A facial analyst is going on the record to say that people are “becoming less attractive”, reports the Daily Mail.
Shafee Hassan, founder of Sydney facial aesthetics consultancy firm QOVES, took to YouTube and TikTok to detail the physical phenomenon and the many reasons we are getting uglier.
One of Hassan’s followers questioned why an old high-school yearbook “contained [so] many attractive people... was it something in the water?”
In the video’s caption, the facial analyst explained: “The average person’s face is becoming increasingly disadvantaged by modern diets, sleeping patterns, pollutants and orofacial habits creating a greater inequality in ‘the attractives’ vs ‘the unattractives.’”
Hassan asks if anyone had contemplated why teens back in the 1950s look “so much older” than teens now.
Showing an example of a young man, Hassan identifies the teenager’s “defined” gonion (the apex of the lower jaw) and his “projected” zygoma (the cheekbone).
“There are multiple theories about why this is the case, but the one that makes the most intuitive sense at least to me is presented in Contemporary Orthodontics by [US orthodontist William] Proffit and colleagues using what’s known as the functional matrix hypothesis,” Hassan revealed.
He goes on to say that this theory proves that the “development of the face is dependent on the forces you put on it, for the upper and lower jaw,” which are the two main features that make someone look “handsome or attractive”.

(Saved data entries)
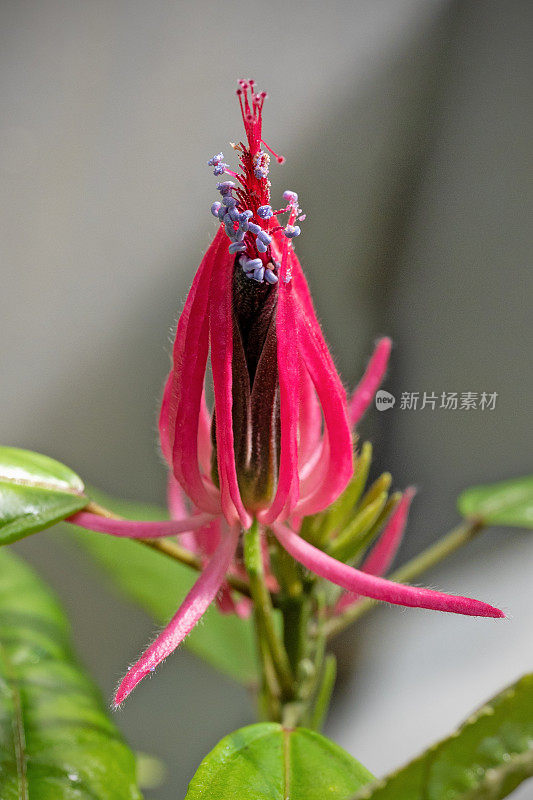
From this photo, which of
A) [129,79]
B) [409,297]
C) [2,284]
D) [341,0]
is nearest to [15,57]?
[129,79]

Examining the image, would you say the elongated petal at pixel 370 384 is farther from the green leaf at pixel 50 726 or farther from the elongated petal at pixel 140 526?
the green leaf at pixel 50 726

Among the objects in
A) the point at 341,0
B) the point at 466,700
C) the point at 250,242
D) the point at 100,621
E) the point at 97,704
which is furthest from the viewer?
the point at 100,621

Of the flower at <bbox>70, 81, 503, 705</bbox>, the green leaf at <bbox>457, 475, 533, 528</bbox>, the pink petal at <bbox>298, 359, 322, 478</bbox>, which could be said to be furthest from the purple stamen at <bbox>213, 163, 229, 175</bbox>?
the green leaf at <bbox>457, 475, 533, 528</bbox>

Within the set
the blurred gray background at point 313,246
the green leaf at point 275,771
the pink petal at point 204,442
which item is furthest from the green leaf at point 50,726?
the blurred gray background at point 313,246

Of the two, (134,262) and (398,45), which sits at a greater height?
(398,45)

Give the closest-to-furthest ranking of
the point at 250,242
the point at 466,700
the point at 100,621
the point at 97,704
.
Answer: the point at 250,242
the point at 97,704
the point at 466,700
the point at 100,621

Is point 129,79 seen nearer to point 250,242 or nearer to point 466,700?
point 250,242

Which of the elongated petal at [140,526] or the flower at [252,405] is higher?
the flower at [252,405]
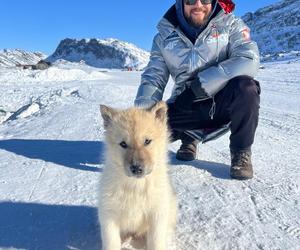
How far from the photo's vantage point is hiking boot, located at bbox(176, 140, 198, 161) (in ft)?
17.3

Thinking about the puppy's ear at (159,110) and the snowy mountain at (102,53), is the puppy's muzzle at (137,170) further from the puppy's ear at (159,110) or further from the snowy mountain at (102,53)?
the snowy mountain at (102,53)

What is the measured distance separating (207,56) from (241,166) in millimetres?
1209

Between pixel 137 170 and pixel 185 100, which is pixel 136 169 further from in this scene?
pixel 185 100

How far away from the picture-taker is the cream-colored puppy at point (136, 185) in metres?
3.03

#### ASSIGNED TASK A:
Name every factor that, in the video caption quoted in the article on facial attractiveness, is said to be making the average person's face increasingly disadvantaged.
#### ASSIGNED TASK B:
Answer these questions from the article on facial attractiveness:
(i) In which city is the consultancy firm QOVES based?
(ii) What part of the face does the term "gonion" refer to?
(iii) In which book does Hassan say the functional matrix hypothesis is presented?
#### ASSIGNED TASK C:
Reproduce the stretch of the article on facial attractiveness from "One of Hassan’s" through "zygoma (the cheekbone).".

#### ANSWER AREA A:
Modern diets, sleeping patterns, pollutants, orofacial habits

#### ANSWER AREA B:
(i) Sydney
(ii) The apex of the lower jaw
(iii) Contemporary Orthodontics, by US orthodontist William Proffit and colleagues

#### ANSWER AREA C:
One of Hassan’s followers questioned why an old high-school yearbook “contained [so] many attractive people... was it something in the water?”
In the video’s caption, the facial analyst explained: “The average person’s face is becoming increasingly disadvantaged by modern diets, sleeping patterns, pollutants and orofacial habits creating a greater inequality in ‘the attractives’ vs ‘the unattractives.’”
Hassan asks if anyone had contemplated why teens back in the 1950s look “so much older” than teens now.
Showing an example of a young man, Hassan identifies the teenager’s “defined” gonion (the apex of the lower jaw) and his “projected” zygoma (the cheekbone).